### Problem to work on
Show each line of the data below that contains the string "instances", treating uppercase and lowercase letters as different.

## Begin Dataset extract

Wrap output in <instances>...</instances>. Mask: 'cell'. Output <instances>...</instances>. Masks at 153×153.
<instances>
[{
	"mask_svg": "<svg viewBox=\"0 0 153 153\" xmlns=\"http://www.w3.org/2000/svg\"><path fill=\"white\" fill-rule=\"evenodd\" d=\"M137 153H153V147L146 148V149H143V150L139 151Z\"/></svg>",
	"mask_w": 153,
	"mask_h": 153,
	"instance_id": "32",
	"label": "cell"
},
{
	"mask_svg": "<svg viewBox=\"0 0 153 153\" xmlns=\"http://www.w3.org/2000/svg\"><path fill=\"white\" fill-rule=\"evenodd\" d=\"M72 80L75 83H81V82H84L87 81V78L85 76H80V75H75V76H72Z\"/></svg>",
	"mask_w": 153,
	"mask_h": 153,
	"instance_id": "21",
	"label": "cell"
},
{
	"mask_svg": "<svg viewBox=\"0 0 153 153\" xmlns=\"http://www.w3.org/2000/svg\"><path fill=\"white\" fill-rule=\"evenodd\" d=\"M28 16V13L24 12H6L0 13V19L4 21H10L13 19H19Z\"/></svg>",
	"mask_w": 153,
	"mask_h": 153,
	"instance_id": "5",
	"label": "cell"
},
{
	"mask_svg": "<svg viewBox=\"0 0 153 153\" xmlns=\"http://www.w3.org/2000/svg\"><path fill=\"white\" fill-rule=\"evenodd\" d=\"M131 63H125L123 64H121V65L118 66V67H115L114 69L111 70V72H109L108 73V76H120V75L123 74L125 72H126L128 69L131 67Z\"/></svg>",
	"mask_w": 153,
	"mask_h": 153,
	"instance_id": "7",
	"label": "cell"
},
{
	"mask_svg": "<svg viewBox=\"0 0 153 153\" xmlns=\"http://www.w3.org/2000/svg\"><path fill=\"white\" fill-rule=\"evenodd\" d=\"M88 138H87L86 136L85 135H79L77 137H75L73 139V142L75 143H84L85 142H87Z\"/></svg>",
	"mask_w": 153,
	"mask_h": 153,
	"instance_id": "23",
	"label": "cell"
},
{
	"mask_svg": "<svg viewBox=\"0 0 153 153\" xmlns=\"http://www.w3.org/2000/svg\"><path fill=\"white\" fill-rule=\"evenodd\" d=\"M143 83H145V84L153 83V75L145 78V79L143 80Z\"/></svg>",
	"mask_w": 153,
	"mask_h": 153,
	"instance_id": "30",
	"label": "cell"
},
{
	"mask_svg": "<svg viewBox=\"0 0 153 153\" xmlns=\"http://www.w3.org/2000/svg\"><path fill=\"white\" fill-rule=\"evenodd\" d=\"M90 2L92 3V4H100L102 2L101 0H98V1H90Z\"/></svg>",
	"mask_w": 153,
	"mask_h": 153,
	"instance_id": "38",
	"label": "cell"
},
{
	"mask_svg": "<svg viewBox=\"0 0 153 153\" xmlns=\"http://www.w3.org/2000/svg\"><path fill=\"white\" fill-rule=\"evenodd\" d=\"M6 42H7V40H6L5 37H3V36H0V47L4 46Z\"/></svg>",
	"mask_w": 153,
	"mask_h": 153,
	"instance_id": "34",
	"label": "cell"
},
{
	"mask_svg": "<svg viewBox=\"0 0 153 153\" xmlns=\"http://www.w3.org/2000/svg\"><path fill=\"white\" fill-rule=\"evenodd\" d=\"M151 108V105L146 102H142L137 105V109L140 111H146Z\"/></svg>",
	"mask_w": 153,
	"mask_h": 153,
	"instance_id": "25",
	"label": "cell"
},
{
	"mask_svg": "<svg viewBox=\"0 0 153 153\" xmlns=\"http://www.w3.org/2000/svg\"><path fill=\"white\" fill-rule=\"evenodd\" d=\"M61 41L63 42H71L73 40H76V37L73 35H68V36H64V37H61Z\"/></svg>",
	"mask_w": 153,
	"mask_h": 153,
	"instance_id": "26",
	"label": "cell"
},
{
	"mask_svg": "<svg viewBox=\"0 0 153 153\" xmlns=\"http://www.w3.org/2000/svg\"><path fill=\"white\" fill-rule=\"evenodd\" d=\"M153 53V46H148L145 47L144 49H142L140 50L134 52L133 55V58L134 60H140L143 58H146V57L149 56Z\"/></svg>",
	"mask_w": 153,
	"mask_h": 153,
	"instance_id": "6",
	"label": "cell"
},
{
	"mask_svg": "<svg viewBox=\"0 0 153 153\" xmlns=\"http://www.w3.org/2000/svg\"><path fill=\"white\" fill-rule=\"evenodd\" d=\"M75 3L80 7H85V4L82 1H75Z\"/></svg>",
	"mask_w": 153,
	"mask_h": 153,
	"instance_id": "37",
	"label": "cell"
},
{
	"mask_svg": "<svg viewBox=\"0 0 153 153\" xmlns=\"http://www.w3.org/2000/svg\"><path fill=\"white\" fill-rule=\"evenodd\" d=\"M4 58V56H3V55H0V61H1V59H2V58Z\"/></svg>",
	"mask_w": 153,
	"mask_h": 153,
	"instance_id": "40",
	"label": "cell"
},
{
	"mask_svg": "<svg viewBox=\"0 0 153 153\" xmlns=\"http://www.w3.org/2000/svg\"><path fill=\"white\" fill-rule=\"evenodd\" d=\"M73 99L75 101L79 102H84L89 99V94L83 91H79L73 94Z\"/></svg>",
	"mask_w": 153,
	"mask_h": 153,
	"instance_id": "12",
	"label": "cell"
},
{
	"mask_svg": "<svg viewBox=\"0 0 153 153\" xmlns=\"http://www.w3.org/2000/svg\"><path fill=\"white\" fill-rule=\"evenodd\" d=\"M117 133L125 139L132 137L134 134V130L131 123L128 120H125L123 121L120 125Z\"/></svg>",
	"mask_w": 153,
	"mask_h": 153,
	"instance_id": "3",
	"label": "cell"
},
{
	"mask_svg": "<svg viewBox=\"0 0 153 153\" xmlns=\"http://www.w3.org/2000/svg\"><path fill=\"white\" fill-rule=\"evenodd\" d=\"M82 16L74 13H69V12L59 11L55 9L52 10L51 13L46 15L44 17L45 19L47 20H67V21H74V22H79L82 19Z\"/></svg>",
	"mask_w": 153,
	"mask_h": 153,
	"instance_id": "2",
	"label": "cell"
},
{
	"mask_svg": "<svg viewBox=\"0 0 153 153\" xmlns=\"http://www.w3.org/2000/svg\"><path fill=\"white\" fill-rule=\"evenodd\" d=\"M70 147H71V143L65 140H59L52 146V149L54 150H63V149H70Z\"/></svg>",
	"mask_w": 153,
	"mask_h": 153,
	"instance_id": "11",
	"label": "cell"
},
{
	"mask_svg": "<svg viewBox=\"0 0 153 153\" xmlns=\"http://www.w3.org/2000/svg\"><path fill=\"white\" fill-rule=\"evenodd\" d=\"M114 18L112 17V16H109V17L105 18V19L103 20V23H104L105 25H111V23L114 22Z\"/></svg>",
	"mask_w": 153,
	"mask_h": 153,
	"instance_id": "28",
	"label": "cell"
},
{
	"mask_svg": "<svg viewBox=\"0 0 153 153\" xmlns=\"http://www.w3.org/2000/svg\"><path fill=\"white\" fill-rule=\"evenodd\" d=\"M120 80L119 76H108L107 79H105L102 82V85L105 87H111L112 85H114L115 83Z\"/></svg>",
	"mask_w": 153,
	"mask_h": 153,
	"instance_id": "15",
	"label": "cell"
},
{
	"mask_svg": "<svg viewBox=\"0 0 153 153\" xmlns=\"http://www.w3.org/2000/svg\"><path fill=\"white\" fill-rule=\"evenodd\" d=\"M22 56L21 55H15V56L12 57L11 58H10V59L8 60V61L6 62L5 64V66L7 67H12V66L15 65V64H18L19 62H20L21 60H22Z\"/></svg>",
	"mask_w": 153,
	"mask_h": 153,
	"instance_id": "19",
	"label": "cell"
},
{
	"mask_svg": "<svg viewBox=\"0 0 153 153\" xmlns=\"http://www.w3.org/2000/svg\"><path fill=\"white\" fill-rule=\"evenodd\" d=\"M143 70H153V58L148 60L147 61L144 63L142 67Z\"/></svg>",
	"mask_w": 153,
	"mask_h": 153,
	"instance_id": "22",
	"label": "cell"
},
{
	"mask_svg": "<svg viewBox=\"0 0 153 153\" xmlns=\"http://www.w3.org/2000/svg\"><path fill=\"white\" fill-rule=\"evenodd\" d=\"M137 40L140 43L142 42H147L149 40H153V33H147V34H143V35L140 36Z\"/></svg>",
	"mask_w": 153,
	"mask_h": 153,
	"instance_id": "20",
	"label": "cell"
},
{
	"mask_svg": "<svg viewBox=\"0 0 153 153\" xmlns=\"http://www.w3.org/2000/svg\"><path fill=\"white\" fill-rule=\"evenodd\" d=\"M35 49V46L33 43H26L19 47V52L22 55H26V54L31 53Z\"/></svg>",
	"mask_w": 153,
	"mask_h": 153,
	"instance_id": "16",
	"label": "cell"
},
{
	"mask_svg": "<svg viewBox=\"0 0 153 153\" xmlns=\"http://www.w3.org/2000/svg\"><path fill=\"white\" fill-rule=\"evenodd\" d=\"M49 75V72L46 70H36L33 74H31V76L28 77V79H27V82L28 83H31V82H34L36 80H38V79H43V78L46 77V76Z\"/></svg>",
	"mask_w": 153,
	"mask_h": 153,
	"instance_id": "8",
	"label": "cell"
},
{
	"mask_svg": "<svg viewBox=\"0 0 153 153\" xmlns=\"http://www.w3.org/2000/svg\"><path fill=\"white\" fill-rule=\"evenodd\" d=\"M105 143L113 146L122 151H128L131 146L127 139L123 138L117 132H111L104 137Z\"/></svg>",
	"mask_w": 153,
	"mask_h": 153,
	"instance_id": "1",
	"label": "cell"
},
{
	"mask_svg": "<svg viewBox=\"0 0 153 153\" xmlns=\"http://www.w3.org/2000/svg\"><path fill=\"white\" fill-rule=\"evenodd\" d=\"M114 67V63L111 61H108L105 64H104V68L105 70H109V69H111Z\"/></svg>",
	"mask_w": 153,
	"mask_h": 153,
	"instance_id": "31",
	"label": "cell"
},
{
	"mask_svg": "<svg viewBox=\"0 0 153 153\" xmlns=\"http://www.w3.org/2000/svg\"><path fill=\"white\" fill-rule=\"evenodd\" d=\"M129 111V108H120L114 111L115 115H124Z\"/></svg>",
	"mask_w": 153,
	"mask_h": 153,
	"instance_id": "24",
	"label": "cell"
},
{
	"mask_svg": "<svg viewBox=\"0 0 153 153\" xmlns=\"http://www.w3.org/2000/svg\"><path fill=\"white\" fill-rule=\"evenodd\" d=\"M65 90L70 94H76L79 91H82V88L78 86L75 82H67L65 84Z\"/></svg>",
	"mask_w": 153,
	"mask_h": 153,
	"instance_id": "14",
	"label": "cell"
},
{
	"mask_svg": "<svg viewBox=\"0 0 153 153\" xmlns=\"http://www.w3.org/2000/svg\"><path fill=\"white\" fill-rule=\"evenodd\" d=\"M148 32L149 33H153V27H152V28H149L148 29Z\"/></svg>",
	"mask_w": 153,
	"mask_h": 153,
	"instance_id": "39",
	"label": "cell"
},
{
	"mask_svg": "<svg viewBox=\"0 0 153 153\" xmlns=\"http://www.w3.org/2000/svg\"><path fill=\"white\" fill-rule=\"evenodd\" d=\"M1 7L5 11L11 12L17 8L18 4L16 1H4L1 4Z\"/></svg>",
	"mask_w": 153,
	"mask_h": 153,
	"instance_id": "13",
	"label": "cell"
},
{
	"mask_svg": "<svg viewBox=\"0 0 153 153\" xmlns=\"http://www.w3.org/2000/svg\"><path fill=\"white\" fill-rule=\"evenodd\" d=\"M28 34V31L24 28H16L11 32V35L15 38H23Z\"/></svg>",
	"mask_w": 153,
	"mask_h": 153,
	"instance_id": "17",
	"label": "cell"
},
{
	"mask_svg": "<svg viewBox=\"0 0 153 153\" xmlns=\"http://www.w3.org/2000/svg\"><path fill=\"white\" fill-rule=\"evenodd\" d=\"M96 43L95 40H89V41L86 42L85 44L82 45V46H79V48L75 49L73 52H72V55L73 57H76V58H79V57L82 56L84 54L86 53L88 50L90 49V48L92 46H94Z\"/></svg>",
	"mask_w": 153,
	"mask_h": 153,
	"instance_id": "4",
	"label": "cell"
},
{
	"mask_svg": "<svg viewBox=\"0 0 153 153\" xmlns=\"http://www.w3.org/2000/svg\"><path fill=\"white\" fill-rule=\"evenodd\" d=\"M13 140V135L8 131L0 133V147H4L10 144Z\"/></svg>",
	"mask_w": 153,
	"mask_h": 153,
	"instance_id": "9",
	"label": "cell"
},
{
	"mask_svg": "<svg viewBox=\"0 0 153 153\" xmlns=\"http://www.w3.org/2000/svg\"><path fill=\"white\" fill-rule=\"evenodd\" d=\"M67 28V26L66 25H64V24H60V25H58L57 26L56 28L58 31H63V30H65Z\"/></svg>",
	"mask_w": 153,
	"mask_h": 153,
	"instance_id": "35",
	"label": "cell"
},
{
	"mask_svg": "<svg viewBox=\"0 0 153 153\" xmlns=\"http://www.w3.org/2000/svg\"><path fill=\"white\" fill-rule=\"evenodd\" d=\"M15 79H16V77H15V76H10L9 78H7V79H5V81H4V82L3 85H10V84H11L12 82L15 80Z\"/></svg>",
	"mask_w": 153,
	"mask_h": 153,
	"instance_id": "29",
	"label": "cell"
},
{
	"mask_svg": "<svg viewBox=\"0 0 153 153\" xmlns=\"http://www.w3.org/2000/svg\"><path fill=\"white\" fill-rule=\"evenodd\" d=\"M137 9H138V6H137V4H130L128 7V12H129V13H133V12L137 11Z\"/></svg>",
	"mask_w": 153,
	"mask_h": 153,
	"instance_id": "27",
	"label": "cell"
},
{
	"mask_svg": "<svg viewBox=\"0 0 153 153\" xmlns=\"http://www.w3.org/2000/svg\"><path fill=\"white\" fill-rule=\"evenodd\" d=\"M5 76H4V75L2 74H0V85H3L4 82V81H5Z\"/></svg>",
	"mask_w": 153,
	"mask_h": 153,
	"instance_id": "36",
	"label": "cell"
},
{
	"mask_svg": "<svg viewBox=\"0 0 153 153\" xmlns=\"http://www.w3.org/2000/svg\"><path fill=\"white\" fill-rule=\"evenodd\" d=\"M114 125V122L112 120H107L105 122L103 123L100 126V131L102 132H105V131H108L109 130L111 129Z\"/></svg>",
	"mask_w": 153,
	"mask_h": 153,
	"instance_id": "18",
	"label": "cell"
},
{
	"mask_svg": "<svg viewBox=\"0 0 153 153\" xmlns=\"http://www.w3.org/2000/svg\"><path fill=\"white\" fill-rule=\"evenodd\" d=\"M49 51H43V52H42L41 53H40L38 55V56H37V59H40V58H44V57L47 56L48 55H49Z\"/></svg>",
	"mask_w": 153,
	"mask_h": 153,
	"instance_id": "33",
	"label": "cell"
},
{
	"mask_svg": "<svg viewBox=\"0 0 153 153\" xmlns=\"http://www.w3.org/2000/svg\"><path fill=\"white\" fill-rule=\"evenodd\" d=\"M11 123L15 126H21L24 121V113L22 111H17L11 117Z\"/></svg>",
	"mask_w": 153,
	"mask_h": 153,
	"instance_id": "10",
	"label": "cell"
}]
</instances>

## End Dataset extract

### Output of the exercise
Wrap output in <instances>...</instances>. Mask: 'cell'. Output <instances>...</instances>. Masks at 153×153.
<instances>
</instances>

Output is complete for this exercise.